Kayasa Cobb, the patient who is now at home, spoke with CBS4's Peter D'Oench.
"I was concerned. I did a lot of praying and said thanks to God we are here. That's what I said and I am extremely grateful to the treatment the doctors used here at Memorial Hospital Miramar," said Cobb. "I could have ended up on a ventilator or dead so my message is to get vaccinated."
Cobb said she spent 13 days in the hospital after going there on June 27 with pains in her back, side and chest. She was told she had the coronavirus and did not leave the hospital until July 9th.
Cobb recovered after a hospital spokeswoman says she was treated with blood thinners, blood and iron infusions, monoclonal antibodies and remdisivir. She had a blood clot in her lung that was exacerbated by COVID.
Cobb said she regrets her initial reluctance to get vaccinated and said she has underlying conditions and did not get vaccinated.
"I was concerned about side effects," she said. "I wanted to see how it played out before I got the vaccine. I was concerned about blood clots and ironically I was concerned about blood clots yet I ended up with blood clots and COVID."
She worried she would not survive.
She said, "I had a 50-50 chance because I had blood clots as well as COVID and I had anemia and needed blood thinners with anemia and that was not good. All that mixed in with needing oxygen and I was very weak with COVID and that was not a good thing."

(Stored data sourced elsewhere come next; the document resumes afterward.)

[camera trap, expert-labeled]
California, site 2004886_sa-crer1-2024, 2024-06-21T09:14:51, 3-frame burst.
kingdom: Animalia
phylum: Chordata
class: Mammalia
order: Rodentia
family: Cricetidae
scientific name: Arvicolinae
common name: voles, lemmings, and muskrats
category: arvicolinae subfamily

According to Dr. Anderson-Rhodes, "We know that sometimes patients with COVID can have certain coagulations or blood disorders and for some it can make the blood thinner or clot and travel to other parts of the body like the lungs and can cause excess bleeding."
Cobb was also worried about her 69-year-old mother and her husband, who were both unvaccinated.
"My husband wasn't doing well," she said. "I was concerned about him. He has high blood pressure and underlying conditions. He was in the hospital eight to 10 days and had been receiving treatment and was not doing well. He had breathing complications and everything."
They both recovered.
"My message is for people to go and not be fearful and get the vaccine," she said, "just so they don't have to go through what I went through and my family. I have to wait 90 days to get vaccinated for medical reasons but we will and my daughter has been vaccinated with one shot so far and she will get the second one and a lot of my family members will as well."
"Get the vaccine," she said. "It can save your life and save you the heartache because even if you get it (the coronavirus) you won't get it as bad."
Dr. Anderson-Rhodes has a special connection to Cobb.
Eighteen years ago, she was the doctor who delivered Cobb's daughter.
Dr. Anderson-Rhodes also had another plea that she said could save lives.
"We are asking everyone to heed the CDC guidelines for social distancing and we are asking that they also wash their hands frequently with soap and water or hand sanitizer," she said. "We also want to make sure that people wear masks particularly when they are in enclosed spaces with other people. These are the three important steps that we are not changing and the steps needed to help us."